Worrisome bar and bat mitzvah trends

Rabbi Yael Splansky

Congregants send me links to articles and videos of outrageous bar and bat mitzvah parties. You’ve seen them. The glitter and glam, the celebrity bands, the curvy professional dancers, the bar mitzvah boy jumping out of a cake. Usually when people send me this stuff, they include a note like: “Can you believe this?” or “What’s become of us?” And yet we can’t take our eyes off it. Like a car accident, it’s horrifying and strangely compelling at the same time.

To be honest, over-the-top parties don’t worry me as much as some other trends I see:

• A list, B list: Inviting guests to the party, but not the service.
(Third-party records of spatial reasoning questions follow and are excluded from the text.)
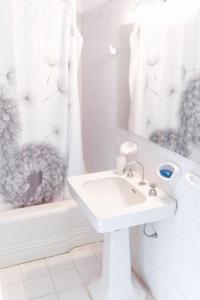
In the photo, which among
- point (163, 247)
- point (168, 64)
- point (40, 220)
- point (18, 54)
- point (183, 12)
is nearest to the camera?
point (183, 12)

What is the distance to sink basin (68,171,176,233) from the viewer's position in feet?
4.69

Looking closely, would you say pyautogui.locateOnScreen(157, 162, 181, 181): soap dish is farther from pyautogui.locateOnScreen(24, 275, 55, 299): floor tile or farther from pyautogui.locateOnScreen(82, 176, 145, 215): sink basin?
pyautogui.locateOnScreen(24, 275, 55, 299): floor tile

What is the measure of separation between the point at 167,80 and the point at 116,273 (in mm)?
1134

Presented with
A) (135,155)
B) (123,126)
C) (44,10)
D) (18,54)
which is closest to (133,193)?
(135,155)

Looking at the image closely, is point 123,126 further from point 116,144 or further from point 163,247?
point 163,247

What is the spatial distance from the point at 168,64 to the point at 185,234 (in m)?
0.86

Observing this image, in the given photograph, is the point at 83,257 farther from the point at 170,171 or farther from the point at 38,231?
the point at 170,171

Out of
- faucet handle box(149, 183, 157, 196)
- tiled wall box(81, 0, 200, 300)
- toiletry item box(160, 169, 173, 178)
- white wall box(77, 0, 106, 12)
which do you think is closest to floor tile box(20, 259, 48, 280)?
tiled wall box(81, 0, 200, 300)

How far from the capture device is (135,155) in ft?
6.29

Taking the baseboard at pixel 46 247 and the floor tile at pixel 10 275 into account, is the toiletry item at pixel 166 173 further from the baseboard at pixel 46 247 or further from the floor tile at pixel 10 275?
the floor tile at pixel 10 275

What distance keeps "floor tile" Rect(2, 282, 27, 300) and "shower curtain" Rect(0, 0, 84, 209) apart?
525 mm

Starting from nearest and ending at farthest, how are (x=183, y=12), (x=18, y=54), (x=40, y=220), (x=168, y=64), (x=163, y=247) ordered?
(x=183, y=12), (x=168, y=64), (x=163, y=247), (x=18, y=54), (x=40, y=220)

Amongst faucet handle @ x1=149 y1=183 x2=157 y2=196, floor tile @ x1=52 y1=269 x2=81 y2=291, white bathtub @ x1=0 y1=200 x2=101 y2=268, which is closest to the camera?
faucet handle @ x1=149 y1=183 x2=157 y2=196

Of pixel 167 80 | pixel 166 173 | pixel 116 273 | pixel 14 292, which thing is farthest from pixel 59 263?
pixel 167 80
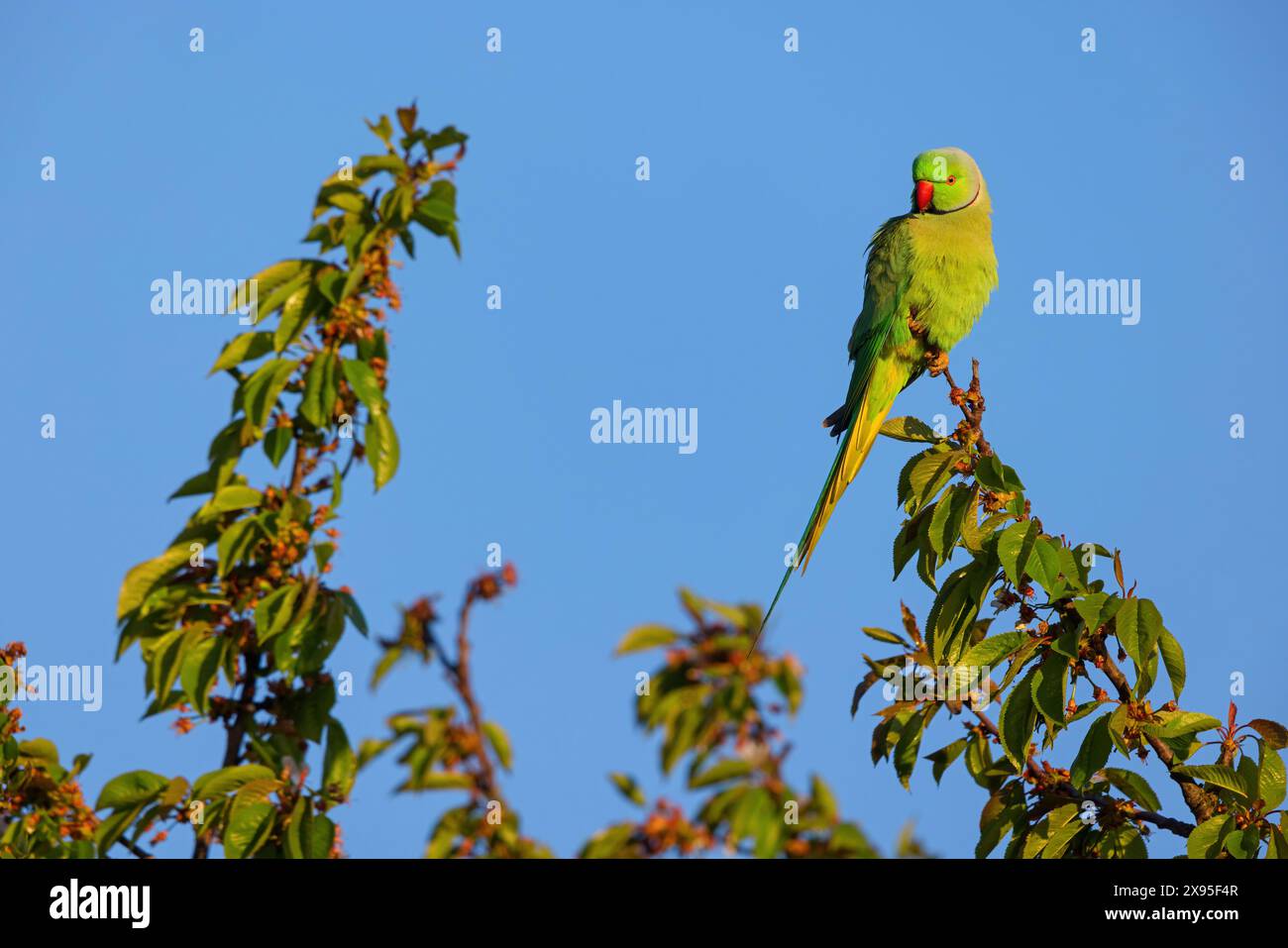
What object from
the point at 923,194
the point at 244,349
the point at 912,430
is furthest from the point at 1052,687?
the point at 923,194

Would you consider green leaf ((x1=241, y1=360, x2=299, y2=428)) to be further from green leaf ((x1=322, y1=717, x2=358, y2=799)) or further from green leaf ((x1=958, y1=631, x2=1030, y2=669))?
green leaf ((x1=958, y1=631, x2=1030, y2=669))

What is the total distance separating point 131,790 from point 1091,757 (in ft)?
8.75

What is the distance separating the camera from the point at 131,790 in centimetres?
355

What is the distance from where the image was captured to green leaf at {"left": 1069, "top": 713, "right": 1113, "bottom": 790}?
3068 mm

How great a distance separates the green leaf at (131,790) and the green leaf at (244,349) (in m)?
1.33

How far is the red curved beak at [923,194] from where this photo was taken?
6.58 metres

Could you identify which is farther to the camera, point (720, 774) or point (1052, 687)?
point (720, 774)

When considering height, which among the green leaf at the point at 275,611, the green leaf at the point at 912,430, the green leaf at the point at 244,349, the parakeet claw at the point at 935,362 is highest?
the parakeet claw at the point at 935,362

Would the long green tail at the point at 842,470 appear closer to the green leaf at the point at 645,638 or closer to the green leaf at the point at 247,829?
the green leaf at the point at 645,638

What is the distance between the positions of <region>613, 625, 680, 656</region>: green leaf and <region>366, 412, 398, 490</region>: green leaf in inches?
56.9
The main event is at the Torah, when bar and bat mitzvahs take their place among the Jewish People. That’s the “Shehechiyanu moment” everyone wants to witness. Parties are great fun, but that moment when everyone huddles around the Torah? Priceless.

• Performance without learning: Take a crash course with a private tutor and anyone can learn to read Torah. But the honour of reading Torah on behalf of the congregation is fully received when there has been regular attachment and learning. Our kids are confident when they’re at home in the synagogue and feel they’re our trusted and treasured representatives on the bimah.

• Destination bar and bat mitzvahs: Some travel to read Torah in an old synagogue in Europe or the Caribbean, or in Israel. These family vacations are terrific and memorable, but they’re private and “over there.” I always encourage families to make a memory here, too, so that the child knows Judaism happens right where you live and that there’s a community right here that needs you and cares about you. Done right, the two ceremonies – here and there – can reinforce one another in important ways.

• DIY bar and bat mitzvahs: Filling a venue with family and friends for a private affair misses the mark when it comes to a bar or bat mitzvah child. The whole purpose is to teach and to show that in Jewish life you don’t “do it yourself.” As a bar or bat mitzvah, you do it with, for and because of the Jewish People. As a bar or bat mitzvah, you never go it alone. Jewish life is highly personal, but not private.

Above all, we need to remember that a bar or bat mitzvah is a person, not an event.

In his book, To Have or To Be, Erich Fromm, the psychologist and social philosopher, challenges us to use verbs of being rather than verbs of having. Rather than say, “I have three children,” we can say, “I am a parent to three children.” Rather than say, “I’m having my bar or bat mitzvah at my synagogue,” we can say, “I am becoming a bar or bat mitzvah. And I will be called to the Torah at my synagogue.” Rather than, “We are having the party at such-and-such a venue,” we can say, “We are celebrating at…” It’s a valuable exercise. Statements of ownership come more easily than statements of being, but statements of being get to the heart of who we are and who we are not.

When one of our bar or bat mitzvahs takes to the bimah, time is suspended for a moment. You can see it on the faces of the parents. They are in another world. Awestruck. It’s a profound moment when past, present and future collide, when the individual and the Jewish People turn to one another and strengthen one another in whole-hearted embrace.

When everyone’s eyes are on the bar or bat mitzvah, I put my eyes on the parents. That rare look on their faces is more than priceless. That’s the gaze of the sacred.